Mobile device acquisition methods are used in digital forensics to collect data from smartphones and other mobile devices. There are three main types of extraction methods: logical, physical, and cloud.

Logical Extraction 

A logical extraction is a quick and simple method that copies all the user-accessible data from a device. This is done by communicating with the device's operating system (OS) using a software tool. It's similar to backing up a phone, but with a forensic tool that preserves data integrity.

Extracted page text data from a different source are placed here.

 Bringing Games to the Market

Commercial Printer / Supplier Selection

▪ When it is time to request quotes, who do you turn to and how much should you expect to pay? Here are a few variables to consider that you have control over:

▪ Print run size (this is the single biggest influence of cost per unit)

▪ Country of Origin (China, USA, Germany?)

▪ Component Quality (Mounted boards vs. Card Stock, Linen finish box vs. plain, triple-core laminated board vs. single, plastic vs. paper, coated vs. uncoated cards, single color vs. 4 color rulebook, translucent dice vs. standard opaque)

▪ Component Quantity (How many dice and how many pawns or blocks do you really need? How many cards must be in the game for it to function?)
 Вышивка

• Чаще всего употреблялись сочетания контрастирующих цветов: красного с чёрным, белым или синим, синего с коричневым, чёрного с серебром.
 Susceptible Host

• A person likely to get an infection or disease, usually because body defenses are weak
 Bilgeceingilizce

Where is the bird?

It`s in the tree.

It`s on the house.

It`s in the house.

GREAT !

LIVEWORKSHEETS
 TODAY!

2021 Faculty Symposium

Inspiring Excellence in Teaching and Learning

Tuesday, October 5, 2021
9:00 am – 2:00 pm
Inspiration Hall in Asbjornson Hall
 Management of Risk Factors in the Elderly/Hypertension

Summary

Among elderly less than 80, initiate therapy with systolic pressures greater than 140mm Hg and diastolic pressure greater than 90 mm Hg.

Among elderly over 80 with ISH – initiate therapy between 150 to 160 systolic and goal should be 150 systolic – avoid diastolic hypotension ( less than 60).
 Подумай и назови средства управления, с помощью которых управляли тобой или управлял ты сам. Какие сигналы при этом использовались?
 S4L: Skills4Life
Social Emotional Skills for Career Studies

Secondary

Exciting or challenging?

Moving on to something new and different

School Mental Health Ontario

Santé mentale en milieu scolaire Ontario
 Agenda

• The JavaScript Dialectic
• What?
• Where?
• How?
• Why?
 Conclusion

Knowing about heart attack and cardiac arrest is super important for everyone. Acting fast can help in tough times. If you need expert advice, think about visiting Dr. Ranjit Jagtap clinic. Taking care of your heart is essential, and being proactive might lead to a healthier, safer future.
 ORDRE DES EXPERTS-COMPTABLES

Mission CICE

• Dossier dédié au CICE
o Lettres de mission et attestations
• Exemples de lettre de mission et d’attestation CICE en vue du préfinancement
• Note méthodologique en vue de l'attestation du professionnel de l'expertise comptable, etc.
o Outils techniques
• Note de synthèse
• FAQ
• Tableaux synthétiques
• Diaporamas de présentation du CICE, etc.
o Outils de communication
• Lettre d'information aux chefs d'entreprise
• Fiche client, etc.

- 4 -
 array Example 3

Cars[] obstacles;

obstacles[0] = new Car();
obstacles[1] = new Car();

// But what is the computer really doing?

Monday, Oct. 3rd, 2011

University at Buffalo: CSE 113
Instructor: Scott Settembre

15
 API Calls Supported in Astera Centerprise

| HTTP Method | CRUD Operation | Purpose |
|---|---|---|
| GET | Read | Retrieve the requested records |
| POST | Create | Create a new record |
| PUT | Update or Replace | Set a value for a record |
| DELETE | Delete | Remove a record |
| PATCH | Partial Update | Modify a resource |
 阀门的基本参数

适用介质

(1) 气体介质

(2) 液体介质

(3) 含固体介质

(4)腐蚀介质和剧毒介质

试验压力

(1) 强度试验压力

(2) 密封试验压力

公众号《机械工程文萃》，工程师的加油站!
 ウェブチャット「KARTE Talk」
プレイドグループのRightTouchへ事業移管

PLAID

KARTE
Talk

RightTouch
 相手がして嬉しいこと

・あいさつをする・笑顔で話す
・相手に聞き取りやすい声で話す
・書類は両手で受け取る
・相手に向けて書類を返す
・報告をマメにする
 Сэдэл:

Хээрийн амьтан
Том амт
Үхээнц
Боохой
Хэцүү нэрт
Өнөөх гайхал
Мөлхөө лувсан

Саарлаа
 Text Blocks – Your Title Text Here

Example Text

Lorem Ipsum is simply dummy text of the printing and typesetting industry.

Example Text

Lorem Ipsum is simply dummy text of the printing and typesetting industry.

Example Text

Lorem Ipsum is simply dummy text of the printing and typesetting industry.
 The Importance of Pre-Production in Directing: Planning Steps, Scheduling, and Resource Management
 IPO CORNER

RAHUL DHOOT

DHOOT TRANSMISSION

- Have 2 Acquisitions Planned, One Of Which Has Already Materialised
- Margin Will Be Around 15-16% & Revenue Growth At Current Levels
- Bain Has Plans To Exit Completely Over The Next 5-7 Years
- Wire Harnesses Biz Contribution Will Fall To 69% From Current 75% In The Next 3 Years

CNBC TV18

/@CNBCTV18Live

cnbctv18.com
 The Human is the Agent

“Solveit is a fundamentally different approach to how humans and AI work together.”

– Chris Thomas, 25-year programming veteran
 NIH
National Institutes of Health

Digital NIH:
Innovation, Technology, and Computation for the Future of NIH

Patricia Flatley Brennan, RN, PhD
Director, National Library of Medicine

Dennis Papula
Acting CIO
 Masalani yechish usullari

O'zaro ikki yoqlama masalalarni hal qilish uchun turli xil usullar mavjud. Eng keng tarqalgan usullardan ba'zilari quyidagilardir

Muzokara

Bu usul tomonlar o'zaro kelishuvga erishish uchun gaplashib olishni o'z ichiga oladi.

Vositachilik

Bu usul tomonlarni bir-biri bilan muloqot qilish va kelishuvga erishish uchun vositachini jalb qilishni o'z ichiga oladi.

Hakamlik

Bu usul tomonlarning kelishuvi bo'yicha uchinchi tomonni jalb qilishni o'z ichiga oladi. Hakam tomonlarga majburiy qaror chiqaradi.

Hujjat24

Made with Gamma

• What it collects: Call logs, text messages, contacts, calendar entries, photos, and videos that are visible to the user.
• Pros: It's a fast, non-intrusive method that is generally safe for the device. It is often a good first step in an investigation.
• Cons: It cannot recover deleted data or access hidden files, such as system logs or app data that isn't stored in a standard location. It also may not work on locked devices unless a trusted computer is available.

Physical Extraction 

A physical extraction is a more complex and thorough method that creates a bit-by-bit copy of the device's internal memory. This is the most comprehensive type of data acquisition, as it can access all data on the device, including hidden and deleted information.

• What it collects: All data on the device, including deleted files, file fragments, and data from unallocated space. It provides a complete picture of the device's contents.
• Pros: Provides the most complete dataset and can recover evidence that is no longer visible to the user. It is the most forensically sound method.
• Cons: It's a much slower process and requires more specialized tools and expertise. It may not work on all modern, highly-encrypted devices, as security features like File-Based Encryption (FBE) can make this method difficult.

Cloud Extraction 

Cloud extraction involves acquiring data that a mobile device has backed up to a cloud service. This method does not require direct access to the physical device. Instead, forensic tools use login credentials to access and download data from the cloud storage.

• What it collects: Data that has been synchronized with a cloud service, such as photos, documents, contacts, and application data (e.g., from messengers or social media apps).
• Pros: This method can be used even if the physical device is damaged, lost, or inaccessible.
• Cons: The amount of data retrieved is limited to what the user has chosen to back up to the cloud. It is dependent on the cloud service provider's security and data retention policies.